Teams would like to see him come to the combine with better development in his physique, which lacked definition at the Senior Bowl. He had a smaller lower frame than desired for the position, too. But I like his accuracy on the short-to-intermediate routes, and he puts good touch on his fade routes. He will stand tall in the pocket and step into his throws most of the time.

Kolb helped turn the Cougars around during his four-year career, so he brings some good intangibles to the table. Recently married, he's the type of well-committed kid that will take the pro game seriously. He offers a solid second-round option for a team that could not trade up for Russell or Quinn.

5. Drew Stanton, Michigan State. A sporadic past two years has caused scouts to have various opinions on the future of a quarterback that possesses very good natural ability and ideal toughness for the position.

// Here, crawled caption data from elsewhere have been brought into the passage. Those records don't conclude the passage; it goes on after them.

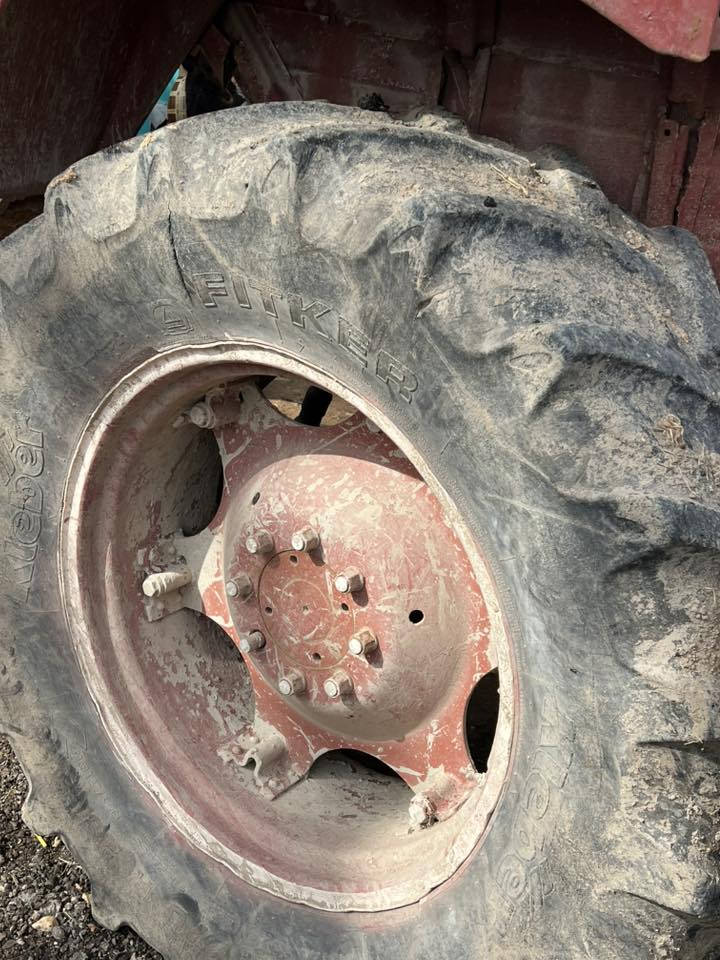 للبيع مع الويل


**إذا كنت صاحب هذا الإعلان وتريد حذفه لأي سبب، رجاءا أرسل رسالة إلى الدعم الفني**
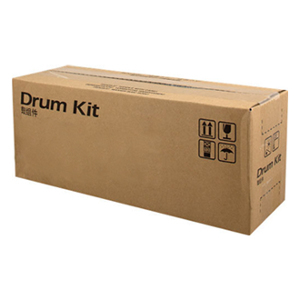 KYOCERA 302LC93013 tambour dimprimante Original 1 pi�ce(s)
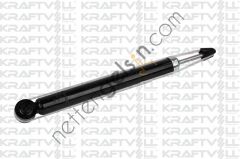 KRAFTVOLL 15010053 ARKA AMORTISOR FIESTA V 1,25/1,3i/1,4i/1,6i/1,4TDCI1,6TDCI 01/04-07/08  FORD BİNEK AMORTİSÖR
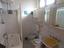 Immagine 26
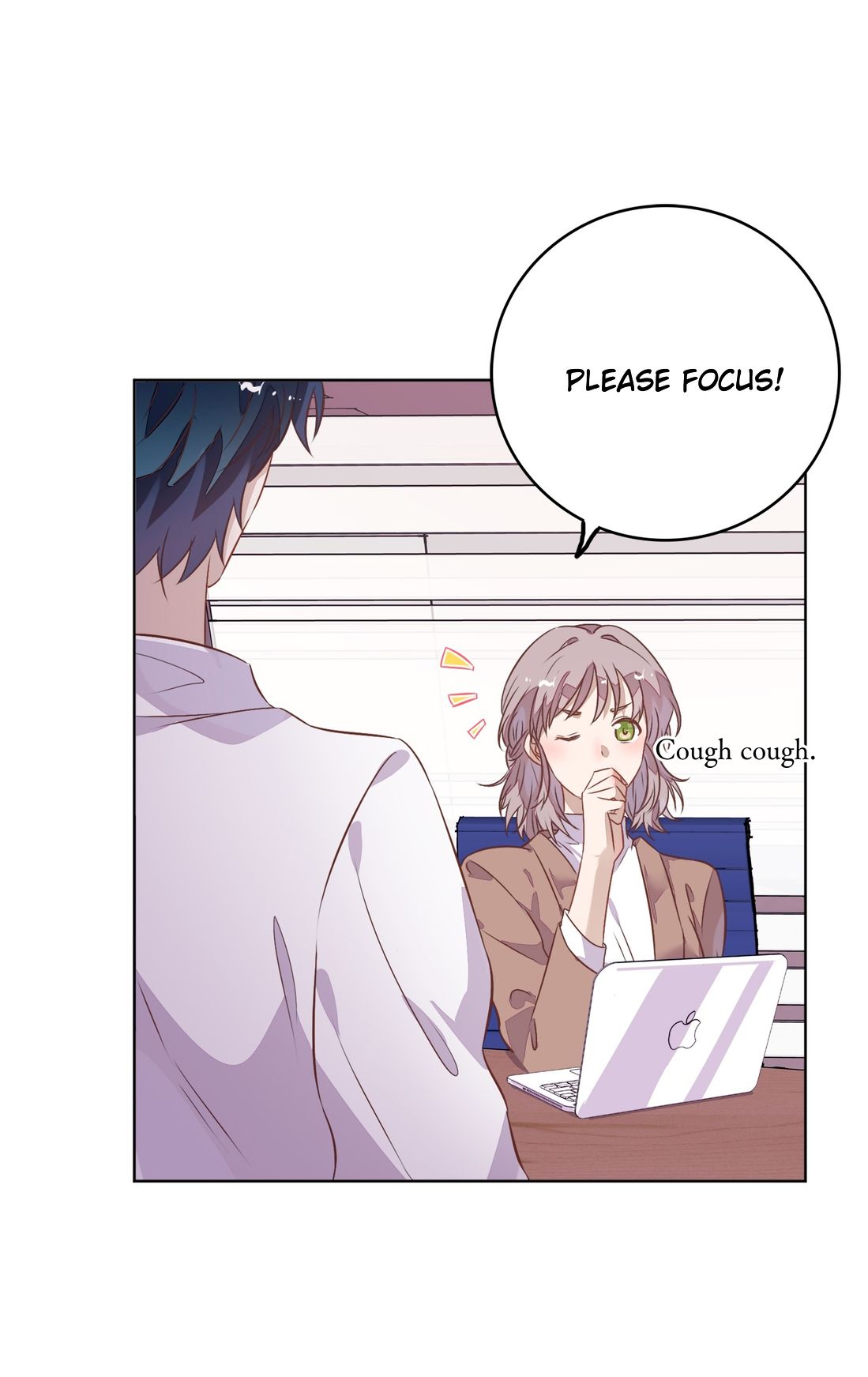 Page 38 of Chapter 17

This past season, Stanton started out strong once again, faltered some in the middle and then became more of a cautious passer than outgoing gunslinger.

He has the ability to roll out of the pocket and make all the throws, but he got hesitant at times, not trusting his arm and decision-making skills and reverting to bad habits that led to turnovers and some close, hard-fought losses. He also took some serious beatings in games, which caused him to fight through a number of nicks and bruises. To his credit, he remained on the field most of the time.

Stanton is a good athlete that should run in the 4.7 range in the 40, and that speed helps him escape the pocket and keep the play live. He has good arm strength on deep routes, but he holds the ball too long and puts too much air under the ball, floating some throws up for grabs. His mistakes seem to come in bunches as he had a few Jake Plummer-type games during his career, but his accuracy is fine as long as he steps into his throws. He can get antsy feet when pressure gets in his face. Most of the time, though, he is able to find a check-down route or escape thanks to his foot speed.

The second group of QBs in this year's draft has a varied skill level, but Stanton's upside supersedes the others. That should help get him selected between Rounds 2 and 3.